Court Opinion

ID: 5908781
Source: CourtListenerOpinion
Date Created: 2022-01-13 03:46:07.20832+00
Date Added: 2024-06-11T08:45:56.348108
License: Public Domain

In a proceeding to settle the final account of coconservator Rita Manheim Asseo, the contestant Frances Manheim Schaumberger appeals from an order of the Su*664preme Court, Kings County (Leone, J.), dated June 21, 1987, which, after a hearing, granted the petition and judicially settled the account.
Ordered that the order is modified, on the law and the facts, by deleting the first decretal paragraph thereof and substituting therefor the following, "ordered that said Final Account be and the same is judicially settled and allowed as follows: (1) The conservator Rita Manheim Asseo is charged with the amounts shown on Schedule 'A’ from November 1, 1981, to February 17, 1984, in the amount of $36,733.85; and (2) the conservator is given credit for the expenditures made on behalf of the conservatee in the sum of $70,256.48, leaving a deficit of $33,522.63”; as so modified, the order is affirmed, with costs to the appellant payable by the petitioner-respondent and the respondent-respondent.
We agree with the appellant’s contention that the credits and charges for expenditures and receipts of the conservatee’s assets which occurred prior to the appointment of the petitioner coconservator are not properly a part of the final accounting which was required upon the death of the conservatee. Similar to the judicial settlement of the account of the committee for an incompetent, which is an analogous proceeding (see, Mental Hygiene Law § 78.29; 66 NY Jur 2d, Infants and Other Persons Under Legal Disability, § 332), "[t]he accounting should be confined to money and property coming into the hands of the [conservator] in his official, as distinguished from his individual, capacity” (18 Carmody-Wait 2d, NY Prac § 109.139 at 202; see also, Matter of Mannerheim, 175 Misc126). Accordingly, the Supreme Court erred to the extent of including in the final accounting the income received in the amount of $7,391.14 and charges incurred in the amount of $20,633.05 which occurred prior to the petitioner coconservator’s appointment on November 1, 1981.
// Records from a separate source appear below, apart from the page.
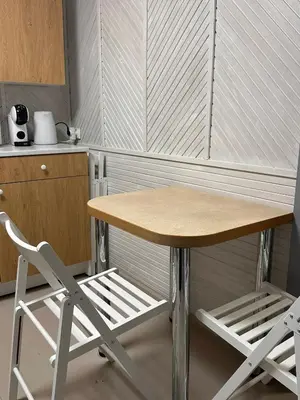 a small table and a chair in a kitchen at Užupio apartamentai Nemokamas parkingas 3 in Vilnius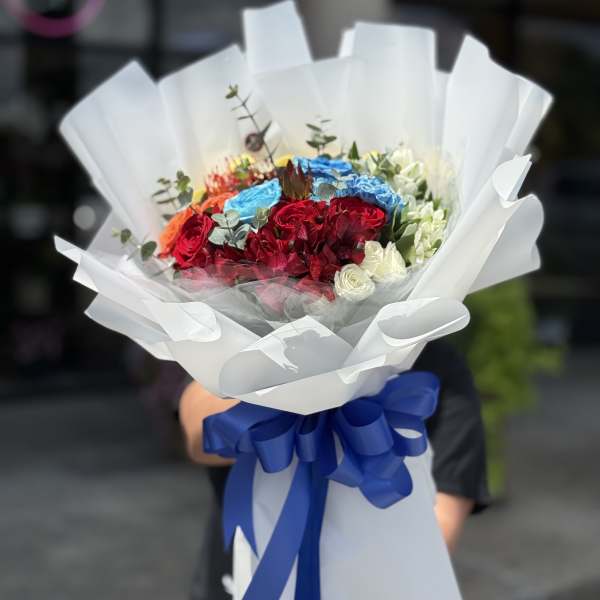 Bouquet of red, blue, white, and orange flowers wrapped in white paper with a blue ribbon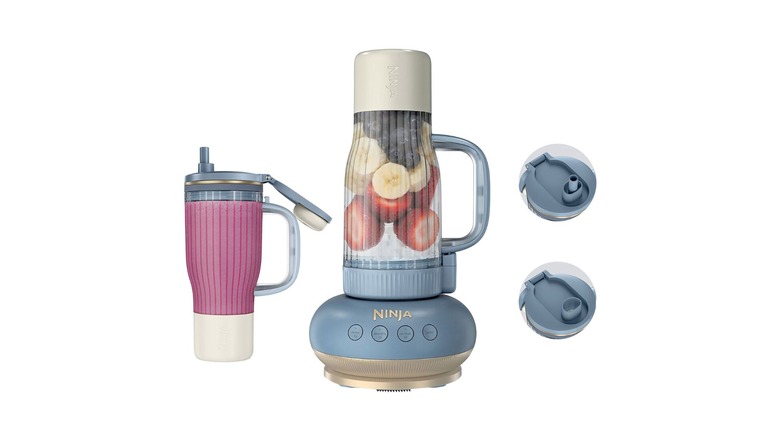 Blender with extra tumbler and two lids against a white background.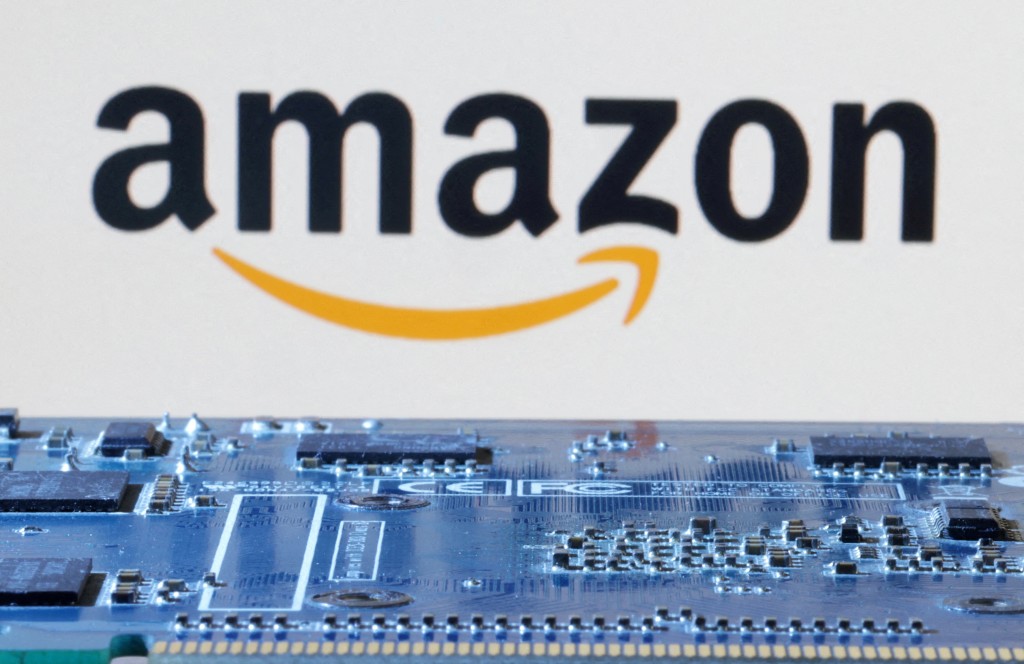 Amazon logo is seen near computer motherboard in this illustration taken January 8, 2024. REUTERS/Dado Ruvic/File Photo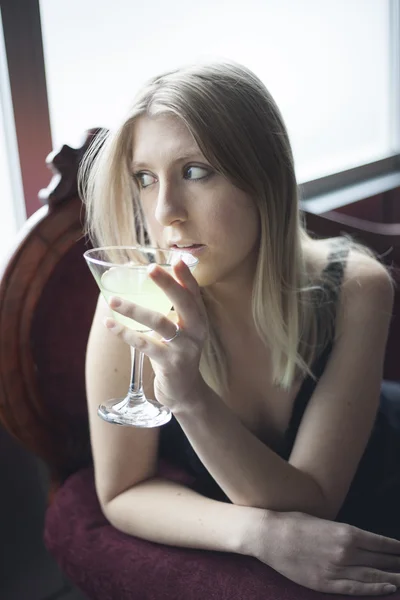 Blond kobieta w zielonej górze picia Martini — Zdjęcie stockowe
Upon the facts of this case, the petitioner coconservator was entitled to the amounts which she and her son expended after her appointment from their own property in order to provide for the conservatee (see, Matter of Grant, 98 AD2d 747). Under the particular circumstances of this case reimbursement of these claims is warranted since these expenses appear to have been for the conservatee’s necessaries, comfort and preservation of his estate. The facts were established after an extensive hearing, which was attended by all interested parties, and which was conducted pursuant to Mental Hygiene Law § 77.31, during the course of which the petitioner coconservator accounted for these necessary expenses. The expenditures *665which we conclude, based on the Referee’s findings, should be credited to the petitioner coconservator are; (1) nursing services in the amount of $46,860; (2) laundry services in the amount of $1,570; (3) gardening services in the amount of $215; (4) gas, electric and heating expenses in the sum of $6,233.88; (5) telephone services in the amount of $839.51; (6) homeowner’s insurance in the amount of $1,180; (7) real estate taxes in the sum of $661.61; (8) water and sewer taxes in the sum of $266.47; (9) bank charges in the amount of $147.86; (10) doctor bills, medicine and medical supply expenses in the sum of $1,259.15; (11) oil burner expenses in the sum of $2,500; (12) sundry expenses in the sum of $660; (13) funeral expenses in the sum of $2,957; and (14) food expenses in the sum of $4,906 ($7,359 less $2,453 for the petitioner coconservator’s meals). In total, the petitioner coconservator is therefore entitled to a credit of $70,256.48.
We further conclude, however, that the petitioner coconservator should have been charged with the receipt of $7,029.79 which was the balance in the conservatee’s bank accounts on the date of her appointment as well as the sum of $3,822 received from the sale of the conservatee’s scrap gold. Accordingly, the income charged to the petitioner coconservator should be increased by $10,851.79.
Based on the aforesaid calculations, the petitioner coconservator should be charged with the amount of $36,733.85 and be given credit for the expenditures made on behalf of the conservatee in the amount of $70,256.48, leaving a deficit owed the petitioner in the amount of $33,522.63. Mollen, P. J., Mangano, Bracken and Lawrence, JJ., concur.